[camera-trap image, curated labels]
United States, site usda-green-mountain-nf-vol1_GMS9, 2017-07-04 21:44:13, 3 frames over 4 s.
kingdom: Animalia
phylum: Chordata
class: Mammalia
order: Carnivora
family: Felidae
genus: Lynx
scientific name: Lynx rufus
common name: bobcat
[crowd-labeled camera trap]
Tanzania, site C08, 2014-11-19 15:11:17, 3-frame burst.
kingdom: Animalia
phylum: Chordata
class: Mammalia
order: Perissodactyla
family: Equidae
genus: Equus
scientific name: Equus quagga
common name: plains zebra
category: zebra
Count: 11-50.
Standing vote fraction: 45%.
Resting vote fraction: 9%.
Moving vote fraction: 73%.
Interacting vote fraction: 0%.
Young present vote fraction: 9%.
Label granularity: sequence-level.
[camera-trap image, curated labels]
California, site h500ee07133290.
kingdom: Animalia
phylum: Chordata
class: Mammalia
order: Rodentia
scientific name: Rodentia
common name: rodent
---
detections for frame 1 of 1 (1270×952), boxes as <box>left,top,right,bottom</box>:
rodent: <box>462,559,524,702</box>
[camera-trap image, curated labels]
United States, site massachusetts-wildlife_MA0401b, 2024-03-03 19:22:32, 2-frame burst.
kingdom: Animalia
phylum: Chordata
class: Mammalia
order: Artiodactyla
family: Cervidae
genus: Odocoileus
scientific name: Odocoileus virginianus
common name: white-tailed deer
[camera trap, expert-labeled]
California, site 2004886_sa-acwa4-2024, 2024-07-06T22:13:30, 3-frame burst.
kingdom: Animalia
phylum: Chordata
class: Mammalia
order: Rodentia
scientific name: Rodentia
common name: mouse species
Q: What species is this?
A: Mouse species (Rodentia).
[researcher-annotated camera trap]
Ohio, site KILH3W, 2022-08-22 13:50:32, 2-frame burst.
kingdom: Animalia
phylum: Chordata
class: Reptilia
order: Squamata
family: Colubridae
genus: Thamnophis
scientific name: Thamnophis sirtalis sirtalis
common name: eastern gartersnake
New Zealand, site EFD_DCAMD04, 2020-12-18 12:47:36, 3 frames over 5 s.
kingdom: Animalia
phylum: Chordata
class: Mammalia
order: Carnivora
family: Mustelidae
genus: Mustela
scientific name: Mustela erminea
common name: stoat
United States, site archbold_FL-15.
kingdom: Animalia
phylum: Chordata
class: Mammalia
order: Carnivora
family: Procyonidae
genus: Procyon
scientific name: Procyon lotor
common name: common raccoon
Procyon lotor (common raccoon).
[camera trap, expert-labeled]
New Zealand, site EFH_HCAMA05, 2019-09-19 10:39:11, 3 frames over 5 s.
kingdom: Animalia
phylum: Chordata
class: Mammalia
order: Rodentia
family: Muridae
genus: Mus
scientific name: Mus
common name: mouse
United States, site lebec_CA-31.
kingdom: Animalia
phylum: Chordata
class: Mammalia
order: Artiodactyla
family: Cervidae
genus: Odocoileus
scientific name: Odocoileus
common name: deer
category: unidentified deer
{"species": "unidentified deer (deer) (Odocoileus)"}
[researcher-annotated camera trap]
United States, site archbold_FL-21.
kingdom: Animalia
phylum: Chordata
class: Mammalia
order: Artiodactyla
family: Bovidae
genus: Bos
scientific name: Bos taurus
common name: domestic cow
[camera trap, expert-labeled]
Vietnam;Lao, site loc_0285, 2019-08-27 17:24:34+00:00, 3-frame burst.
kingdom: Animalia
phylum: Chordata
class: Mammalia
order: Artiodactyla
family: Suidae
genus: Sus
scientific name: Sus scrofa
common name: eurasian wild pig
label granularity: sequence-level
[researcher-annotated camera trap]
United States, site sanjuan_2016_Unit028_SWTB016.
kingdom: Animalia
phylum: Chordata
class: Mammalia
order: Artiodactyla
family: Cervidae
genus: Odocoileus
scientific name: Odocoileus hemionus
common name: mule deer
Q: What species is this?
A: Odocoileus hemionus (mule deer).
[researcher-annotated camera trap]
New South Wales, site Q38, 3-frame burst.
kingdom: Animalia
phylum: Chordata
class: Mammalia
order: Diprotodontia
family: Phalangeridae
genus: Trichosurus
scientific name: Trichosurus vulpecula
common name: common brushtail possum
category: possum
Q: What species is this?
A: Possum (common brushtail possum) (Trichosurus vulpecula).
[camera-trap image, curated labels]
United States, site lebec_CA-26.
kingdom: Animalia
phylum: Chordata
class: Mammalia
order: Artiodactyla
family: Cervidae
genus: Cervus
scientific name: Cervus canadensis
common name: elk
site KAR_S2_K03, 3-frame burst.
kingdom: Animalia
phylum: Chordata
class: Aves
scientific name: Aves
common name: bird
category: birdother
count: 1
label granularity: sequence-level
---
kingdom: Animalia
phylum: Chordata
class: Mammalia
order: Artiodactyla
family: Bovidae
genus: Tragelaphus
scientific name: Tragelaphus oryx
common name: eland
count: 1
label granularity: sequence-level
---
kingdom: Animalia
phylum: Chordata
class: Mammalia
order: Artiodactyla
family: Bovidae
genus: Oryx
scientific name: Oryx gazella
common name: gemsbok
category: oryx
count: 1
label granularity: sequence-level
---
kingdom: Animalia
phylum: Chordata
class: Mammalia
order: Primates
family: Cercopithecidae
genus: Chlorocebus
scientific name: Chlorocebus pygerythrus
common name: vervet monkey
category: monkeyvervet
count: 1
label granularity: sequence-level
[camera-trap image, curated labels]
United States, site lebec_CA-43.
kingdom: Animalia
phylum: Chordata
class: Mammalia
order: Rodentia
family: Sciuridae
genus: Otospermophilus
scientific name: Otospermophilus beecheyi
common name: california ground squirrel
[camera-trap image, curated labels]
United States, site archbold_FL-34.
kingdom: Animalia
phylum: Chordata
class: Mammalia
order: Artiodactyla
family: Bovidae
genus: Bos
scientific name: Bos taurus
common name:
______________________________
Each entry should be reproduced in the output exactly.

_YOUR SOLUTION:_
[camera-trap image, curated labels]
United States, site usda-green-mountain-nf-vol1_GMS9, 2017-07-04 21:44:13, 3 frames over 4 s.
kingdom: Animalia
phylum: Chordata
class: Mammalia
order: Carnivora
family: Felidae
genus: Lynx
scientific name: Lynx rufus
common name: bobcat
[crowd-labeled camera trap]
Tanzania, site C08, 2014-11-19 15:11:17, 3-frame burst.
kingdom: Animalia
phylum: Chordata
class: Mammalia
order: Perissodactyla
family: Equidae
genus: Equus
scientific name: Equus quagga
common name: plains zebra
category: zebra
Count: 11-50.
Standing vote fraction: 45%.
Resting vote fraction: 9%.
Moving vote fraction: 73%.
Interacting vote fraction: 0%.
Young present vote fraction: 9%.
Label granularity: sequence-level.
[camera-trap image, curated labels]
California, site h500ee07133290.
kingdom: Animalia
phylum: Chordata
class: Mammalia
order: Rodentia
scientific name: Rodentia
common name: rodent
---
detections for frame 1 of 1 (1270×952), boxes as <box>left,top,right,bottom</box>:
rodent: <box>462,559,524,702</box>
[camera-trap image, curated labels]
United States, site massachusetts-wildlife_MA0401b, 2024-03-03 19:22:32, 2-frame burst.
kingdom: Animalia
phylum: Chordata
class: Mammalia
order: Artiodactyla
family: Cervidae
genus: Odocoileus
scientific name: Odocoileus virginianus
common name: white-tailed deer
[camera trap, expert-labeled]
California, site 2004886_sa-acwa4-2024, 2024-07-06T22:13:30, 3-frame burst.
kingdom: Animalia
phylum: Chordata
class: Mammalia
order: Rodentia
scientific name: Rodentia
common name: mouse species
Q: What species is this?
A: Mouse species (Rodentia).
[researcher-annotated camera trap]
Ohio, site KILH3W, 2022-08-22 13:50:32, 2-frame burst.
kingdom: Animalia
phylum: Chordata
class: Reptilia
order: Squamata
family: Colubridae
genus: Thamnophis
scientific name: Thamnophis sirtalis sirtalis
common name: eastern gartersnake
New Zealand, site EFD_DCAMD04, 2020-12-18 12:47:36, 3 frames over 5 s.
kingdom: Animalia
phylum: Chordata
class: Mammalia
order: Carnivora
family: Mustelidae
genus: Mustela
scientific name: Mustela erminea
common name: stoat
United States, site archbold_FL-15.
kingdom: Animalia
phylum: Chordata
class: Mammalia
order: Carnivora
family: Procyonidae
genus: Procyon
scientific name: Procyon lotor
common name: common raccoon
Procyon lotor (common raccoon).
[camera trap, expert-labeled]
New Zealand, site EFH_HCAMA05, 2019-09-19 10:39:11, 3 frames over 5 s.
kingdom: Animalia
phylum: Chordata
class: Mammalia
order: Rodentia
family: Muridae
genus: Mus
scientific name: Mus
common name: mouse
United States, site lebec_CA-31.
kingdom: Animalia
phylum: Chordata
class: Mammalia
order: Artiodactyla
family: Cervidae
genus: Odocoileus
scientific name: Odocoileus
common name: deer
category: unidentified deer
{"species": "unidentified deer (deer) (Odocoileus)"}
[researcher-annotated camera trap]
United States, site archbold_FL-21.
kingdom: Animalia
phylum: Chordata
class: Mammalia
order: Artiodactyla
family: Bovidae
genus: Bos
scientific name: Bos taurus
common name: domestic cow
[camera trap, expert-labeled]
Vietnam;Lao, site loc_0285, 2019-08-27 17:24:34+00:00, 3-frame burst.
kingdom: Animalia
phylum: Chordata
class: Mammalia
order: Artiodactyla
family: Suidae
genus: Sus
scientific name: Sus scrofa
common name: eurasian wild pig
label granularity: sequence-level
[researcher-annotated camera trap]
United States, site sanjuan_2016_Unit028_SWTB016.
kingdom: Animalia
phylum: Chordata
class: Mammalia
order: Artiodactyla
family: Cervidae
genus: Odocoileus
scientific name: Odocoileus hemionus
common name: mule deer
Q: What species is this?
A: Odocoileus hemionus (mule deer).
[researcher-annotated camera trap]
New South Wales, site Q38, 3-frame burst.
kingdom: Animalia
phylum: Chordata
class: Mammalia
order: Diprotodontia
family: Phalangeridae
genus: Trichosurus
scientific name: Trichosurus vulpecula
common name: common brushtail possum
category: possum
Q: What species is this?
A: Possum (common brushtail possum) (Trichosurus vulpecula).
[camera-trap image, curated labels]
United States, site lebec_CA-26.
kingdom: Animalia
phylum: Chordata
class: Mammalia
order: Artiodactyla
family: Cervidae
genus: Cervus
scientific name: Cervus canadensis
common name: elk
site KAR_S2_K03, 3-frame burst.
kingdom: Animalia
phylum: Chordata
class: Aves
scientific name: Aves
common name: bird
category: birdother
count: 1
label granularity: sequence-level
---
kingdom: Animalia
phylum: Chordata
class: Mammalia
order: Artiodactyla
family: Bovidae
genus: Tragelaphus
scientific name: Tragelaphus oryx
common name: eland
count: 1
label granularity: sequence-level
---
kingdom: Animalia
phylum: Chordata
class: Mammalia
order: Artiodactyla
family: Bovidae
genus: Oryx
scientific name: Oryx gazella
common name: gemsbok
category: oryx
count: 1
label granularity: sequence-level
---
kingdom: Animalia
phylum: Chordata
class: Mammalia
order: Primates
family: Cercopithecidae
genus: Chlorocebus
scientific name: Chlorocebus pygerythrus
common name: vervet monkey
category: monkeyvervet
count: 1
label granularity: sequence-level
[camera-trap image, curated labels]
United States, site lebec_CA-43.
kingdom: Animalia
phylum: Chordata
class: Mammalia
order: Rodentia
family: Sciuridae
genus: Otospermophilus
scientific name: Otospermophilus beecheyi
common name: california ground squirrel
[camera-trap image, curated labels]
United States, site archbold_FL-34.
kingdom: Animalia
phylum: Chordata
class: Mammalia
order: Artiodactyla
family: Bovidae
genus: Bos
scientific name: Bos taurus
common name:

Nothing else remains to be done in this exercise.